Topic Modeling on WhatsApp User Reviews Using Latent Dirichlet Allocation

Iqbal Kharisudin(1), Hera Masri'an(2),


(1) Universitas Negeri Semarang
(2) Universitas Negeri Semarang

Abstract

Abstract.

Purpose: Topic modeling is a practical algorithm for identifying topics in text data. This study aims to find issues of WhatsApp user reviews using Latent Dirichlet Allocation (LDA) and describe the characteristics of each case.

Method: We used 1710 WhatsApp user reviews written 7-13 August 2020 on Google Play. This research was conducted with a qualitative method consisting of five stages: problem identification, data retrieval, preprocessing, modeling, and analysis. The modeling stage consists of making a Document-Term Matrix (DTM), determining the number of iterations and topics, and building a model. We use perplexity as to the indicator in determining the number of iterations and topics. A lower perplexity value indicates a better model performance. The analysis phase includes observations on the top terms and documents to label and describe the characteristics of each topic.

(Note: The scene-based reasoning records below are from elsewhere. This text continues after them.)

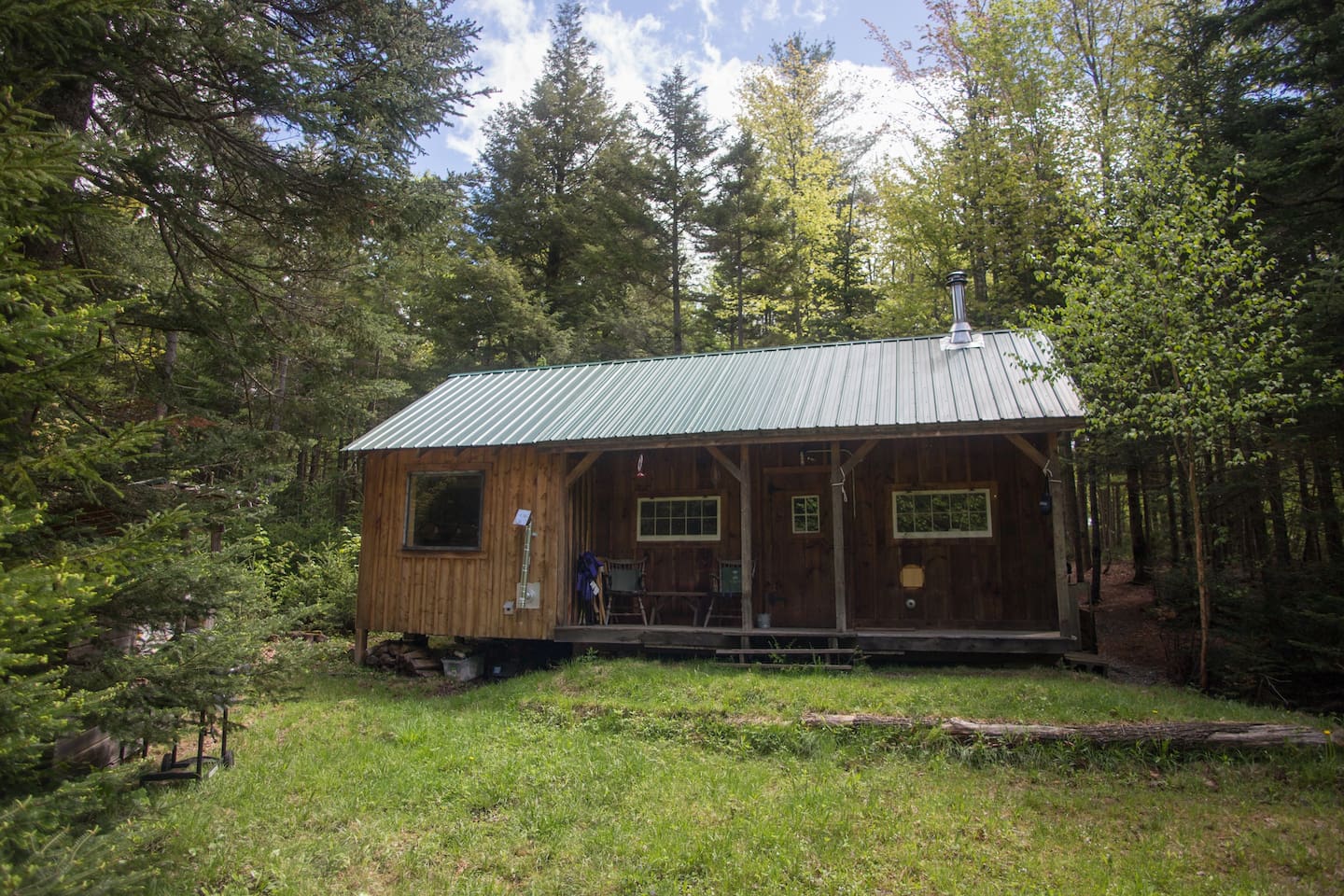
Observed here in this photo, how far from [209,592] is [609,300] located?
1595 centimetres

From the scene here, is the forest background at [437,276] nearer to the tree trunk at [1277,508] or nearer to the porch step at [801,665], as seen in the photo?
the tree trunk at [1277,508]

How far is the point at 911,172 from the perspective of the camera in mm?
16438

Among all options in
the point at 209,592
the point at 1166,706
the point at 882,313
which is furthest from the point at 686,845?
the point at 882,313

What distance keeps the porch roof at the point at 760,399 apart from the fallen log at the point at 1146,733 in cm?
311

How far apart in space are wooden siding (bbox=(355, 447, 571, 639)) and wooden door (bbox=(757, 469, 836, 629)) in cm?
278

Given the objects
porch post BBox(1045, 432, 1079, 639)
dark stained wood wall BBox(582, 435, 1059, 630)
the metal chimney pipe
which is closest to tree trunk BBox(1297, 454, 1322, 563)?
porch post BBox(1045, 432, 1079, 639)

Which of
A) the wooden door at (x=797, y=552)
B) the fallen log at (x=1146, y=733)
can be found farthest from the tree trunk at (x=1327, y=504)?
the wooden door at (x=797, y=552)

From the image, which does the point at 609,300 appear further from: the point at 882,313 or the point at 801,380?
the point at 801,380

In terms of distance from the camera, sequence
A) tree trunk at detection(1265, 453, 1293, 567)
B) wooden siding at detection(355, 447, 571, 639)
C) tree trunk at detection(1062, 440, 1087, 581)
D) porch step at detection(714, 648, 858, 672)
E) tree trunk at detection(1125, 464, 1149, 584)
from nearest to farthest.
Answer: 1. porch step at detection(714, 648, 858, 672)
2. tree trunk at detection(1265, 453, 1293, 567)
3. wooden siding at detection(355, 447, 571, 639)
4. tree trunk at detection(1062, 440, 1087, 581)
5. tree trunk at detection(1125, 464, 1149, 584)

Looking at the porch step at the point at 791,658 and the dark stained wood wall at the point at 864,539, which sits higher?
the dark stained wood wall at the point at 864,539

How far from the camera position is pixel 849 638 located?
335 inches

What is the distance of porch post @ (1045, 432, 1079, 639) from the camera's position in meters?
7.87

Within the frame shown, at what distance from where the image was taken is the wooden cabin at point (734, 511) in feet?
29.4

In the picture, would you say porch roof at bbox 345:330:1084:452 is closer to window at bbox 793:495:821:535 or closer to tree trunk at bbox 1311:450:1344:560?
window at bbox 793:495:821:535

Result: Topic modeling produces word-topic and document-topic assignments. The word-topic assignment contains words with high probability (top terms). Document-topic assignment reveals documents that have a high probability (top documents). The topics most frequently discussed were voice and video calls with 104 reviews, 86 reviews of call quality, photo and video quality with 100 reviews, and voice messages with 75 reviews.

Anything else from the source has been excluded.